压缩应力下石墨IG-110热膨胀系数的测量及验证

采用应变电测法测量压缩应力状态下石墨IG-110的热膨胀系数,分析不同压缩应力对IG-110热膨胀系数的影响.结果表明,压缩应力对IG-110的热膨胀系数影响显著.与未加载时相比,分别加载20、30、40 MPa压缩应力石墨试样平行加载方向的平均热膨胀系数由3.71×10~(-6) K~(-1)逐渐增大至4.20×10~(-6)、4.41×10~(-6)、4.78×10~(-6) K~(-1),分别提高约13.2%、18.9%和28.8%;而垂直加载方向的平均热膨胀系数则由4.03×10~(-6)K~(-1)逐渐减小至3.80×10~(-6)、3.79×10~(-6)、3.75×10~(-6)K~(-1),分别降低约5.7%、6.0%和6.9%.压缩应力状态下石墨热膨胀系数的变化可能与应力导致石墨内部微裂纹的张开和闭合有关.

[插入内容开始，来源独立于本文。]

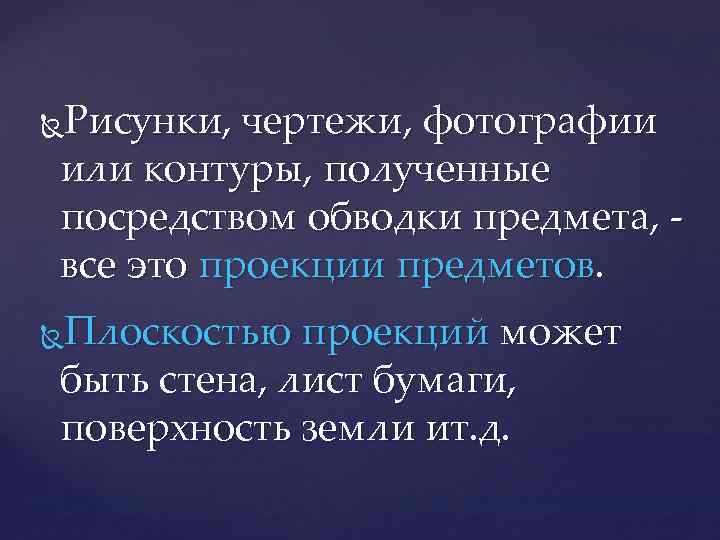 Рисунки, чертежи, фотографии или контуры, полученные посредством обводки предмета, все это проекции предметов. Плоскостью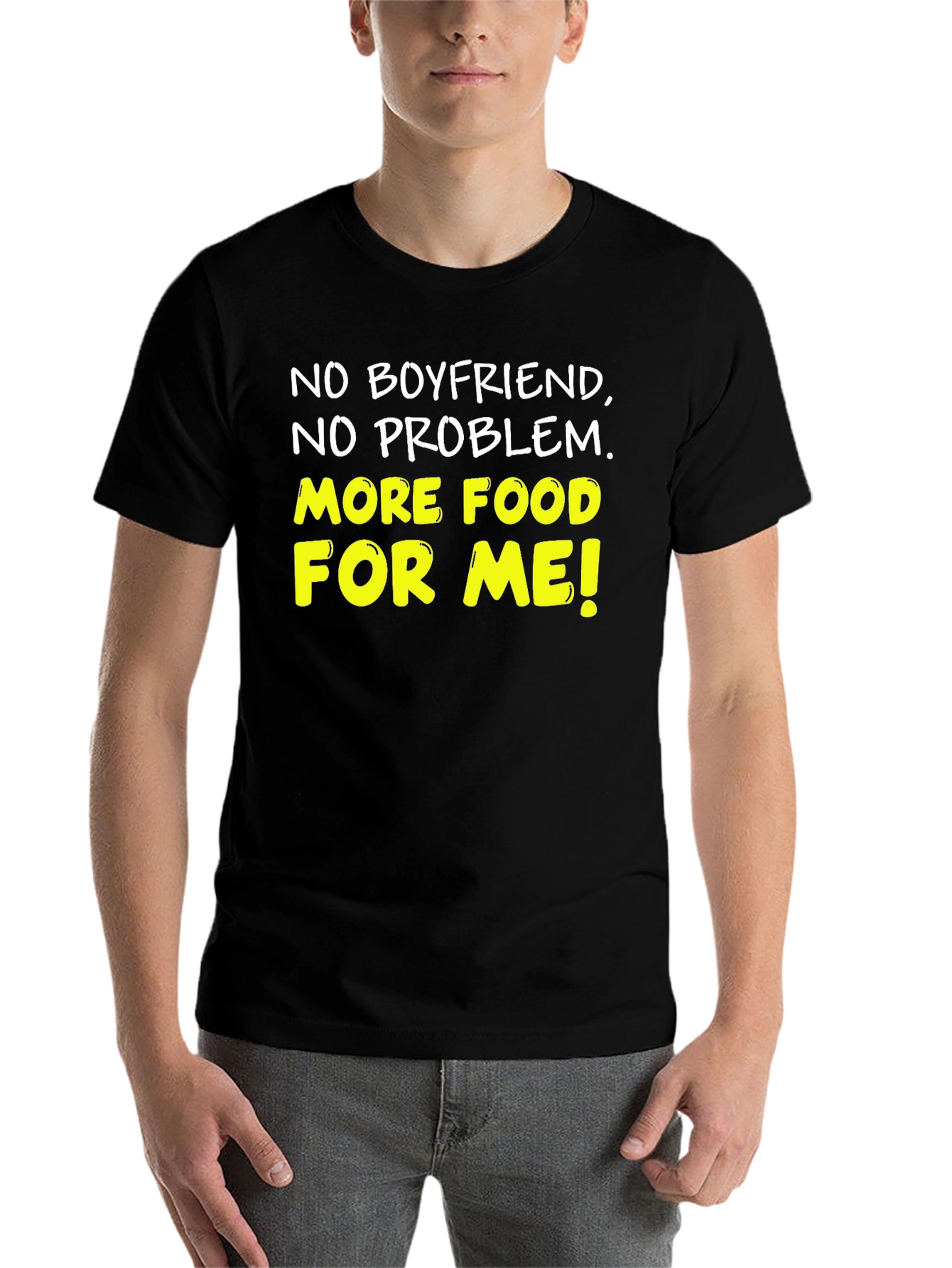 Black No Boyfriend, More Food! Graphic Tee view 7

Measurement and Validation of Coefficient of Thermal Expansion of Graphite IG-110 under Compressive Stress

Coefficient of thermal expansion (CTE) of nuclear graphite IG-110 under compressive stresses was measured with the strain gauge method, and the corresponding effects of stresses on the CTE of IG-110 were analyzed. Results indicate that the strain gauge method is feasible and reliable in the CTE measurement of IG- 110. Compressive stresses have significant effects on the CTE of graphite IG- 110. Compared with those of the unloaded specimens, CTE parallel to the loading direction of specimens increases from 3.71 × 10~(-6) K~(-1) to 4.20×10~(-6) K~(-1), 4.41×10~(-6) K~(-1) and 4.78×10~(-6) K~(-1) for compressive stresses of 20, 30, 40 MPa which increases by about 13.2%, 18.9% and 28.8%, respectively. Meanwhile, CTE perpendicular to the loading direction de-creases from 4.03×10~(-6) K~(-1) to 3.80×10~(-6)K~(-1), 3.79×10~(-6)K~(-1) and 3.75×10~(-6) K~(-1) which decreases by around 5.7%, 6.0% and 6.9%, respectively. CTE changes of nuclear graphite under stresses are probably due to the opening or closure of micro-cracks induced by stress in graphite.